• **Your instructions**: Write out exactly the lines running from the line that includes "Is pixel 1126" to the end of the data, both ends included, and nothing besides.

• **Provided entries**:
-=-=-=-=-

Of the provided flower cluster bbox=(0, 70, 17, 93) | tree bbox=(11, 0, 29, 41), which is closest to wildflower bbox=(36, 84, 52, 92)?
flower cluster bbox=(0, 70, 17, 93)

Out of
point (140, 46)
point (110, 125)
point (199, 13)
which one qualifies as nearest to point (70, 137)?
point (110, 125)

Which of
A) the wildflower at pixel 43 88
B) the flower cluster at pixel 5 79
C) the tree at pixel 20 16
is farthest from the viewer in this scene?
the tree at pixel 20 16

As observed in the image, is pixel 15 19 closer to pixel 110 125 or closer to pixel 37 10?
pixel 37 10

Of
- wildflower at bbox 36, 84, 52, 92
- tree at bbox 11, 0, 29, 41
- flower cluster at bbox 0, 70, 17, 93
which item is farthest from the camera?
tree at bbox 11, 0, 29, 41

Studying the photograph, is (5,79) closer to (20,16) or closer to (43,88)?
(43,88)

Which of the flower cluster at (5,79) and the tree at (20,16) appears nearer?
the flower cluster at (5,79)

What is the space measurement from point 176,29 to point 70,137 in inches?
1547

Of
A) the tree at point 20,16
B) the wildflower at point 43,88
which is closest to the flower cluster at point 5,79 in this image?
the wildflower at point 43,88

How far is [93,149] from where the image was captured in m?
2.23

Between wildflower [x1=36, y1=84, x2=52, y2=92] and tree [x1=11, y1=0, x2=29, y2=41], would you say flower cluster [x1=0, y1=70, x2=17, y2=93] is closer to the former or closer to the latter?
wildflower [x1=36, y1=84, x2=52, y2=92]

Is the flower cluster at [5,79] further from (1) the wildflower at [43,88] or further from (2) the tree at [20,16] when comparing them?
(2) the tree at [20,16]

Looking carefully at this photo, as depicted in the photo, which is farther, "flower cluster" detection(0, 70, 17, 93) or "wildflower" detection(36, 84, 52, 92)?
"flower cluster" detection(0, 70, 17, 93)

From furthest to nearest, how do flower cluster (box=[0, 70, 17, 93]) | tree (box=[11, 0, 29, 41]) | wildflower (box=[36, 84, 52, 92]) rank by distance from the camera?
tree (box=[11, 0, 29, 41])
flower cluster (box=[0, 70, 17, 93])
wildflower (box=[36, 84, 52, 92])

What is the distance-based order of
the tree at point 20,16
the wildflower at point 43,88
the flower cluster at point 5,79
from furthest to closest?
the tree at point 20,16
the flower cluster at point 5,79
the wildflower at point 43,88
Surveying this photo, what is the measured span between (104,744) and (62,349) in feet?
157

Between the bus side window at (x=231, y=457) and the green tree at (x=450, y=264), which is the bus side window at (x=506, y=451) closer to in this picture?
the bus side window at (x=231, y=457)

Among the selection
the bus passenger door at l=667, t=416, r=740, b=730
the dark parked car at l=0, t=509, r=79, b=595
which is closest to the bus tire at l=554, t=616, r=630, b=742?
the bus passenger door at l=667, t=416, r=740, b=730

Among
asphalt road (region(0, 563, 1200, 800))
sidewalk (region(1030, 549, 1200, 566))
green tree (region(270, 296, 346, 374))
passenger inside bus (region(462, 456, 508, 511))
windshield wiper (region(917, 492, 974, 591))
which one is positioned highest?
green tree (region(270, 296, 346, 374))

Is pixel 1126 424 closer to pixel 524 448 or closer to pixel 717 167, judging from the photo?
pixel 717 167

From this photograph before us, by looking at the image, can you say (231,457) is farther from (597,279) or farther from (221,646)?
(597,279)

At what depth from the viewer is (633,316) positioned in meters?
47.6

-=-=-=-=-

• **Solution**:
Is pixel 1126 424 closer to pixel 524 448 or closer to pixel 717 167, judging from the photo?
pixel 717 167

From this photograph before us, by looking at the image, can you say (231,457) is farther from (597,279) or farther from (221,646)?
(597,279)

At what depth from the viewer is (633,316) positioned in meters?
47.6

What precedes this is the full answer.